[Begin Recorded data]

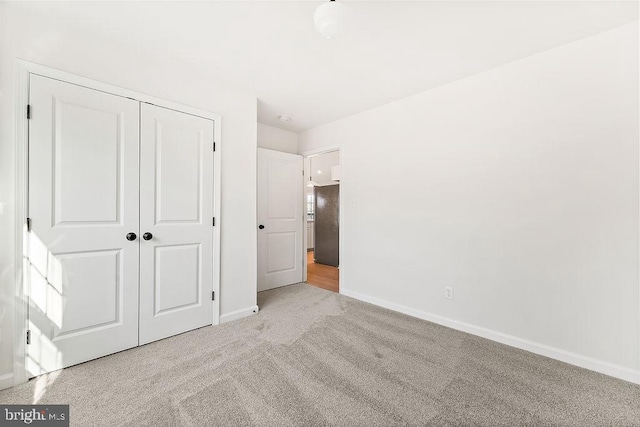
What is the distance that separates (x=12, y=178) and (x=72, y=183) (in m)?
0.28

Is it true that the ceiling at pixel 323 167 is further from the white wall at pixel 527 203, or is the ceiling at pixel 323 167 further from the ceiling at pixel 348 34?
the ceiling at pixel 348 34

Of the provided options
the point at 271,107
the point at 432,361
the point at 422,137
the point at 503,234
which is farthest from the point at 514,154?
the point at 271,107

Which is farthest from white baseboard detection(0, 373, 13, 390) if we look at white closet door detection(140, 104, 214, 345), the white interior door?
the white interior door

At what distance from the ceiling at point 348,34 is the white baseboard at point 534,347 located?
95.9 inches

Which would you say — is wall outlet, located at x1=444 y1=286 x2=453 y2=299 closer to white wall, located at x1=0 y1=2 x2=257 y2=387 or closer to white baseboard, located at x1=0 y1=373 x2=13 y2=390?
white wall, located at x1=0 y1=2 x2=257 y2=387

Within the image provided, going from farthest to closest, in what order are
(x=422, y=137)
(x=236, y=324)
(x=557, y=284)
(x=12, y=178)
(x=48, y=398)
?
(x=422, y=137) → (x=236, y=324) → (x=557, y=284) → (x=12, y=178) → (x=48, y=398)

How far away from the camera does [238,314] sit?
9.09 ft

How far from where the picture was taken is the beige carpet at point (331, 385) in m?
1.45

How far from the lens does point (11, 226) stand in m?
1.67

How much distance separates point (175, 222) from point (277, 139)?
7.36 ft

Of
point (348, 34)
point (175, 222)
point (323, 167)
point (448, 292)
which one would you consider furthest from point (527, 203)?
point (323, 167)

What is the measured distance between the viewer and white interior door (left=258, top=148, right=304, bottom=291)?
378 centimetres

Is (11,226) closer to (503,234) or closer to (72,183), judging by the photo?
(72,183)

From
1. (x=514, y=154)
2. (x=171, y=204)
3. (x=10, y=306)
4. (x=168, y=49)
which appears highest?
(x=168, y=49)
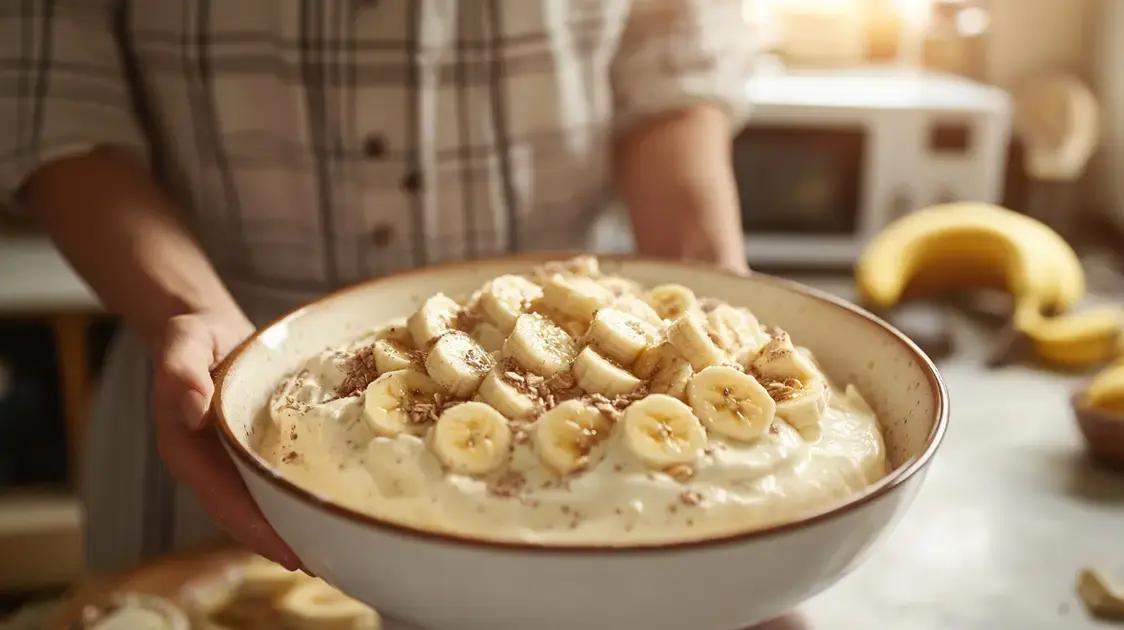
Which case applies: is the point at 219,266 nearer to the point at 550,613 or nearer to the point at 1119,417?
the point at 550,613

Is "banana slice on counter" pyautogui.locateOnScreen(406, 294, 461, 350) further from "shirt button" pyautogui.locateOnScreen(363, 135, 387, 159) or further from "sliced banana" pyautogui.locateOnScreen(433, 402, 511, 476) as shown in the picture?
"shirt button" pyautogui.locateOnScreen(363, 135, 387, 159)

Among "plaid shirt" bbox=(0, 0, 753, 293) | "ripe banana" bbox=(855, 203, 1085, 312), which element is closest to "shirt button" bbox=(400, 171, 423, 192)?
"plaid shirt" bbox=(0, 0, 753, 293)

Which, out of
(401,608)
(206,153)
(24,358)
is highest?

[End Recorded data]

Copy the lines from the one containing "How much distance" through the last line, replacing "highest" with "topmost" and leaving everything else unchanged. Omit the pictures from your answer.

How much distance separates point (175, 222) from point (277, 139)?
7.36 ft

Of
point (348, 34)
point (175, 222)
point (323, 167)
point (448, 292)
which one would you consider furthest from point (527, 203)?
point (323, 167)

What is the measured distance between the viewer and white interior door (left=258, top=148, right=304, bottom=291)?
378 centimetres

Is (11,226) closer to (503,234) or closer to (72,183), judging by the photo?
(72,183)

From
1. (x=514, y=154)
2. (x=171, y=204)
3. (x=10, y=306)
4. (x=168, y=49)
which appears topmost?
(x=168, y=49)
Which case applies: is the point at 219,266 nearer to the point at 550,613 or nearer to the point at 1119,417?
the point at 550,613

Is "banana slice on counter" pyautogui.locateOnScreen(406, 294, 461, 350) further from "shirt button" pyautogui.locateOnScreen(363, 135, 387, 159) or further from "sliced banana" pyautogui.locateOnScreen(433, 402, 511, 476) as shown in the picture?
"shirt button" pyautogui.locateOnScreen(363, 135, 387, 159)

Among "plaid shirt" bbox=(0, 0, 753, 293) | "ripe banana" bbox=(855, 203, 1085, 312), which element is closest to "shirt button" bbox=(400, 171, 423, 192)?
"plaid shirt" bbox=(0, 0, 753, 293)

Which, out of
(401,608)
(206,153)
(24,358)
is topmost?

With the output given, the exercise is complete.